Key to her success are her senses of anachronism, displacement and illusionism: combining pictorial elements that are chronologically and spatially incongruous. In pieces such as Still Life With Lake Lucerne, vases and silver cups in the foreground hold sprays of vibrant tulips, while the background recedes with reproduced landscapes by historical painters. It's never entirely clear whether Wolf intends the viewer to interpret the bouquets as sitting in a window ledge overlooking actual landscapes, or simply as sitting in front of paintings that depict landscapes. She also toys with perception in a suite in which water-filled vases stand before domestic tableaux lifted from paintings by Dutch baroque master Jan Vermeer. The figures behind the vases are distorted by refracted water, just as they would be if they were real people standing in real rooms. The whimsy of this conceit is counterbalanced by the artist's dead-serious respect for the principles of opticality, and if Wolf's renderings of the Vermeers aren't nearly as potent as the originals, well, whose in God's name would be?
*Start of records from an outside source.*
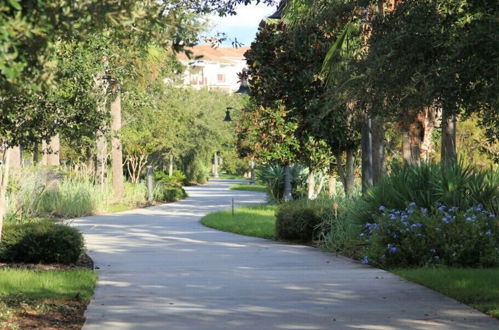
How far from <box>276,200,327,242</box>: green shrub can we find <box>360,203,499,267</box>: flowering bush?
203 inches

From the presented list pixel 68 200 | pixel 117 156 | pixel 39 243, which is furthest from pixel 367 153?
pixel 117 156

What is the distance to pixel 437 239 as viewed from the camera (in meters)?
13.7

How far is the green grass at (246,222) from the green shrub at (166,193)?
33.6 ft

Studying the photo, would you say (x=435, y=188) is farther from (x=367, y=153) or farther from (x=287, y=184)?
(x=287, y=184)

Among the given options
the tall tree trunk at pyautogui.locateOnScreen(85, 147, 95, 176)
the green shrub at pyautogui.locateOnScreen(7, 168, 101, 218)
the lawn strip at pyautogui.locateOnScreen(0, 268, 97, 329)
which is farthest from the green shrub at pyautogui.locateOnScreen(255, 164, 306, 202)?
the lawn strip at pyautogui.locateOnScreen(0, 268, 97, 329)

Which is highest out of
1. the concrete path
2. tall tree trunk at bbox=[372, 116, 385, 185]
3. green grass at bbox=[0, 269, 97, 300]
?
tall tree trunk at bbox=[372, 116, 385, 185]

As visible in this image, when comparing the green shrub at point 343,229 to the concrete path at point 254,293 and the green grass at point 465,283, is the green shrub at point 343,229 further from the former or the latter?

The show's pièce de résistance is Self Portrait, in which the artist reimagines herself as the protagonist of Gustave Courbet's The Painter's Studio (1855). Wolf positions herself in Courbet's chair, changes a little boy into a little girl, a dog into a cat, and a naked female muse into a male coquettishly draping his nethers with fabric. Wolf created this portrait in honor of her 60th birthday earlier this year, and it's a cheekily droll summa. As she approaches her next decade, one wonders what would result if she pushed the incongruities and illusionism of her work further toward the au courant. What if she counterposed her trademark flowers against, say, iconic contemporary works such as Jeff Koons' Balloon Dog instead of classic landscapes? What if she referenced socio-technological developments such as online gaming, social networking and Internet porn rather than old Dutch Masters? Such a strategy might prove the hyperspace breakout move on which this supremely imaginative artist seems poised.